In the Verkhovna Rada, Yatsenko became a member of the Verkhovna Rada Committee on Environmental Policy and Nature Management, and he also joined the For the Future faction on 13 September 2019. Two years later, he left the party, rejoining Batkivshchyna ten years after he originally left the party. However, his alignment with the party did not last long, and he left the party on 25 March 2022. On 5 October 2022, he left the Verkhovna Rada Committee on Environmental Policy and Nature Management to join the Verkhovna Rada Committee on Organisation of State Power, Local Self-Government, Regional Development, and Urban Planning.

== Controversies ==

=== Sexist remarks ===
Yatsenko has faced controversy for a history of making sexist remarks, such as a claim that an employee of the Uman City Council only got her job because of her physical appearance. The Uman City Council claimed it was being threatened by Yatsenko, with the female employees saying that he had said that local newspapers would disparage them and the head of the department for interaction with People's Deputies saying his department had been threatened with closure. Yatsenko refuted the comments, saying that he had never written the comments, and additionally accused the city council of embezzlement.

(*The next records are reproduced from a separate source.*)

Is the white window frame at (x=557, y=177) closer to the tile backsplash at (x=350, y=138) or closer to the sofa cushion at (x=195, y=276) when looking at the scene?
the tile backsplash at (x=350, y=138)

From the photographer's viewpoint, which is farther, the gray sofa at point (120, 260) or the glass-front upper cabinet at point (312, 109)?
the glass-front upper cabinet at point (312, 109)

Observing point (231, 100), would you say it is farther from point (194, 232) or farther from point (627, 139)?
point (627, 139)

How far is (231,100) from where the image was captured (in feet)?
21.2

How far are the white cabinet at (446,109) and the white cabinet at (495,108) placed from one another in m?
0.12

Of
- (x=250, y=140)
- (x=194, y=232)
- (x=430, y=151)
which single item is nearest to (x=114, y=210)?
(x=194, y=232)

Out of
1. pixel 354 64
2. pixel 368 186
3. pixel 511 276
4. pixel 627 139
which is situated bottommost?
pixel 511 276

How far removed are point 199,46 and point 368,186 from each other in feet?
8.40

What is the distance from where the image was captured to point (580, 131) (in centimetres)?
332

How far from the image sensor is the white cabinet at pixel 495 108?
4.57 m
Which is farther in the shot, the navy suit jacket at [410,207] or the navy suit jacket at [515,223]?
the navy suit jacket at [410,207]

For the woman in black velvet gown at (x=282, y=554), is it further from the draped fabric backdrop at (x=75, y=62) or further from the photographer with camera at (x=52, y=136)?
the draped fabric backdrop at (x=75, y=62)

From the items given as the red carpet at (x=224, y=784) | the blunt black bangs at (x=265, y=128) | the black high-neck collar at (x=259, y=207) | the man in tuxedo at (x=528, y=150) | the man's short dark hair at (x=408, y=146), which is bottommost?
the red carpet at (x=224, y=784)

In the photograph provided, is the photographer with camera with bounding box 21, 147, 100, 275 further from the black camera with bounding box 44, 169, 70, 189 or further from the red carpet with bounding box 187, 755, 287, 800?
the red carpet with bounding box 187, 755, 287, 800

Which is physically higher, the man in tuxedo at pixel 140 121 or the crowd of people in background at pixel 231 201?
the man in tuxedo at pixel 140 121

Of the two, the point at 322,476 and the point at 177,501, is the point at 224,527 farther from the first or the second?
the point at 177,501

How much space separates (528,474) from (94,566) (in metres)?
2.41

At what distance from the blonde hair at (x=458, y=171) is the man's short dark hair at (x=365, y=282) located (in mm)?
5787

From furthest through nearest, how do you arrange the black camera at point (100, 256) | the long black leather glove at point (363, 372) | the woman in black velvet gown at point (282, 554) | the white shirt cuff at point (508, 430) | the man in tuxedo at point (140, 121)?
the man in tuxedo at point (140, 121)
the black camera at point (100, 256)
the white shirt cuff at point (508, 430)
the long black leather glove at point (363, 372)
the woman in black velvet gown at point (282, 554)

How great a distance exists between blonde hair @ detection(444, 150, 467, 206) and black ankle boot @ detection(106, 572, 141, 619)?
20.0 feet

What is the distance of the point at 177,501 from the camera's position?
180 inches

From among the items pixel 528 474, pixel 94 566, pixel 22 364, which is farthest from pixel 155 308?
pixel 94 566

=== Cyborg defamation lawsuit ===
In late June 2018, Yatsenko claimed without evidence that Cyborg fighter Oleh Hervas from Cherkasy Oblast was a "marauder and murderer", an allegation that brought Hervas to file a lawsuit. The Pecherskyi District Court in Kyiv, hearing the case, subsequently ordered Yatsenko to pay ₴5,000 to Hervas for "moral damages" on 24 January 2020. It additionally ordered him to refute his prior statements online.

=== Piano voting ===

Yatsenko has a reputation in Ukrainian journalistic and anti-corruption circles for his propensity towards piano voting, having the highest record of known instances of piano voting than any other People's Deputy in 2018. Chesno has recorded 129 instances of piano voting by Yatsenko as of December 2022.

=== Corruption scandals and pork-barrelling ===
In addition to his record for piano voting, Yatsenko has maintained a record for having the most development subsidies invested into his electoral district. In 2018, the 200th electoral district received ₴29.8 million, of which half went to the funding of new squares in Uman and Khrystynivka. In the local media, Yatsenko was credited as responsible for the development of these projects.

Yatsenko is additionally involved in several investigations for corruption. The State Property Fund of Ukraine, a government organisation responsible for establishing a database of all property in Ukraine and appraising it, lost millions of hryvnias through a pyramid scheme involving intermediary sites used by appraisers. When the Verkhovna Rada attempted to pass a law banning the practice, a group of deputies from Servant of the People attempted to push through an alternative bill, in line with Yatsenko's position. The faction leadership of Servant of the People suspected Yatsenko of being involved in an attempt to bribe People's Deputies, and subsequently subjected those responsible for introducing the bill to a polygraph test. However, the alternative bill failed to pass, and the original bill successfully became law.